I had an opportunity to explain that Laurel didn’t understand why mommy wanted her in the cart, and that Laurel wanted to obey even though she didn’t understand. She was obeying just like Jesus always obeyed God. I wanted to remind her that we must obey God (and parents), even when we don’t understand and don’t like what we’re asked to do.
A few thoughts:
- Her emotional reaction hours after the event tells me that she’s old enough to wait to discuss events, and that discussing them might be very important. I assumed that she had gone on with life, but she hadn’t quite done so.
- Even though she was in the wrong, neglecting to explain the situation biblically has the potential to cause a root of bitterness. She may not like it, and she may still be unhappy about the situation, but it is loving to put the event into the context of God’s Word.

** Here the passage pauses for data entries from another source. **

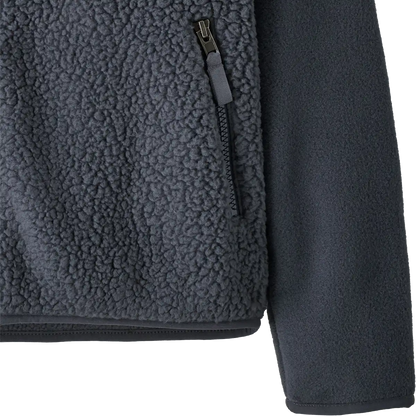 Youth Cozy Fluff Jacket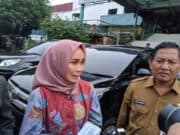 Jelang Nataru, Pemkot Awasi Pedagang Nakal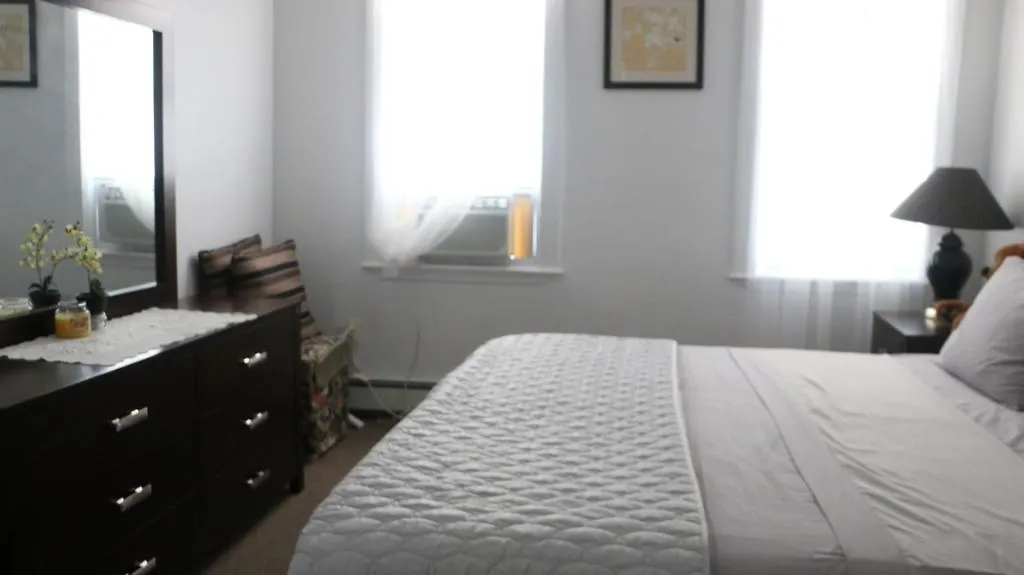 Boyd Apartments Nowy Jork Stany Zjednoczone Ameryki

- Talking about the event like a story works well for her. She’s three, and I don’t think that when she’s six she will respond the same way. Jesus taught with stories, and I’ve thought before that I needed to tap into this approach as a mom. But I’ve thought to myself, “I don’t have time to think up stories that match what they’re dealing with.” I’m realizing that I don’t have to make up a story for it to be effective.